Short text fragments from websites:
--- START ---

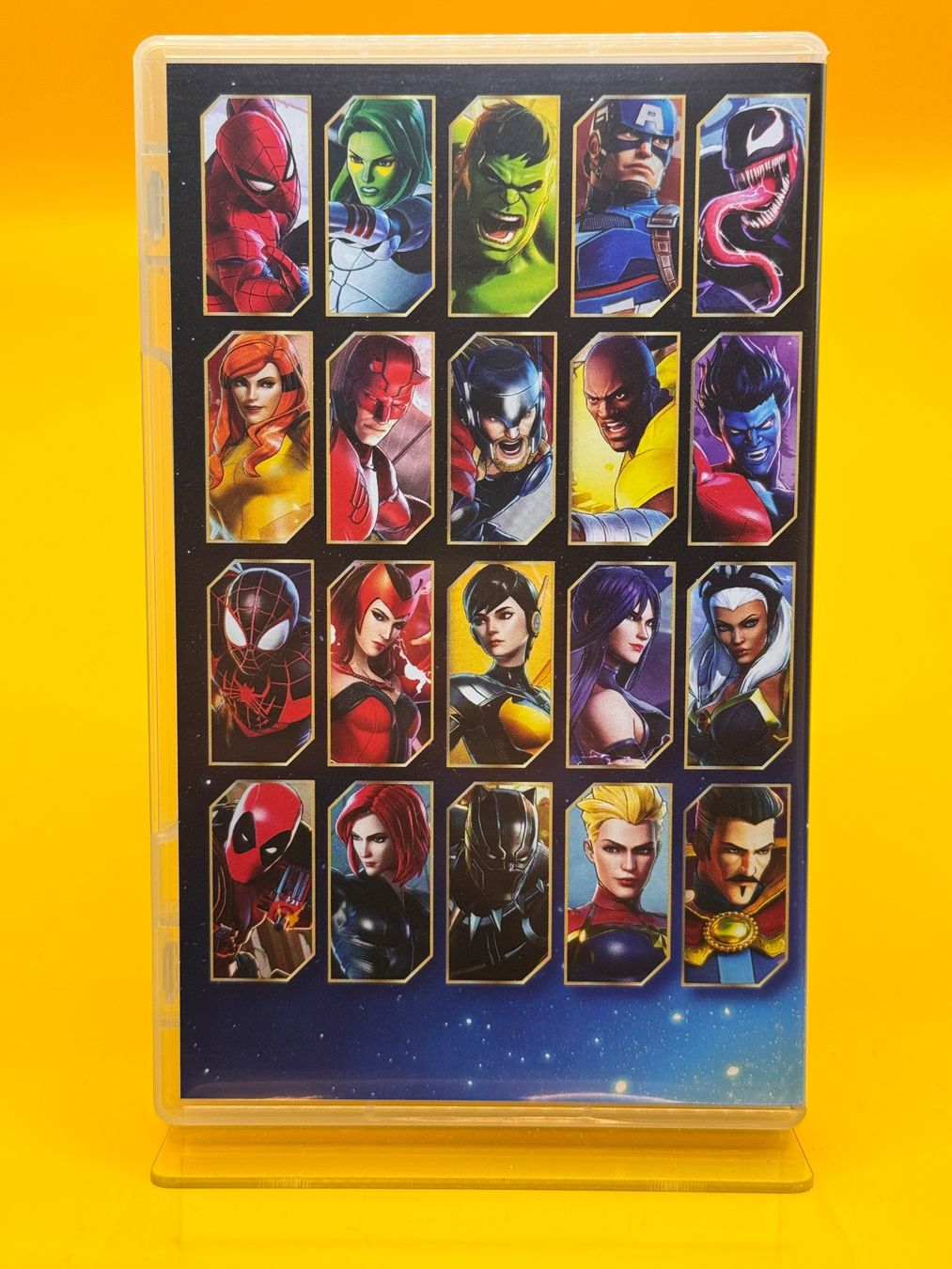Nintendo Giochi: Marvel Ultimate Alliance 3 Nintendo Switch – Usato da Oberwil b. Zug venduto da silver2024 1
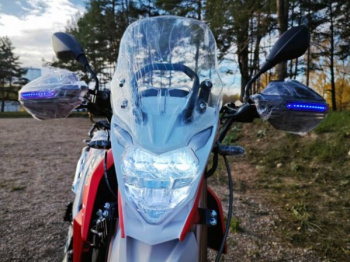 Motoland 300 ENDURO SHIFT GL300, 2026 г.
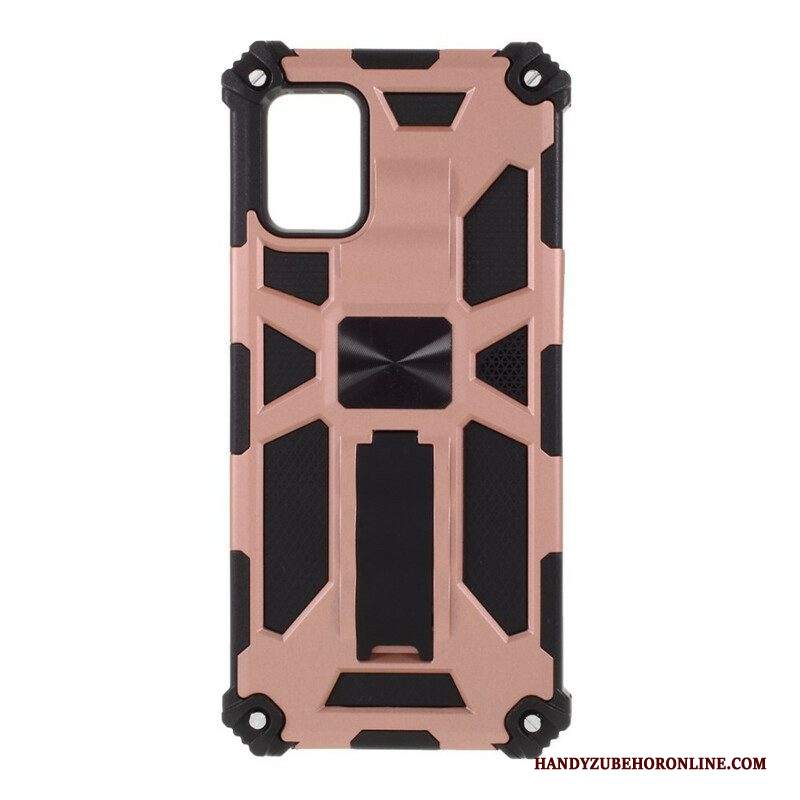 Cover Samsung Galaxy A51 5G Staccabile Con Supporto Rimovibile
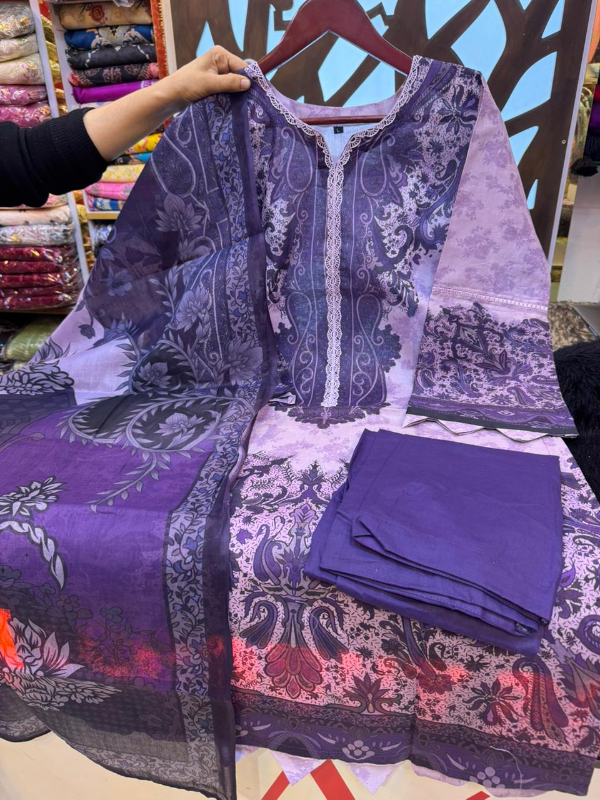 Pakistani Inspired Soft Swizz Lawn Collection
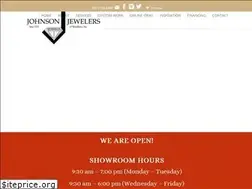 Sites similar to johnsonjewelers.com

--- END ---

▸ **To-do item**
Can you rewrite the records above with "Lawn Collection" replaced by "Cotton Collection" and every other word unchanged? Leave the pictures out of your answer.

▸ **Solution**
Nintendo Giochi: Marvel Ultimate Alliance 3 Nintendo Switch – Usato da Oberwil b. Zug venduto da silver2024 1
 Motoland 300 ENDURO SHIFT GL300, 2026 г.
 Cover Samsung Galaxy A51 5G Staccabile Con Supporto Rimovibile
 Pakistani Inspired Soft Swizz Cotton Collection
 Sites similar to johnsonjewelers.com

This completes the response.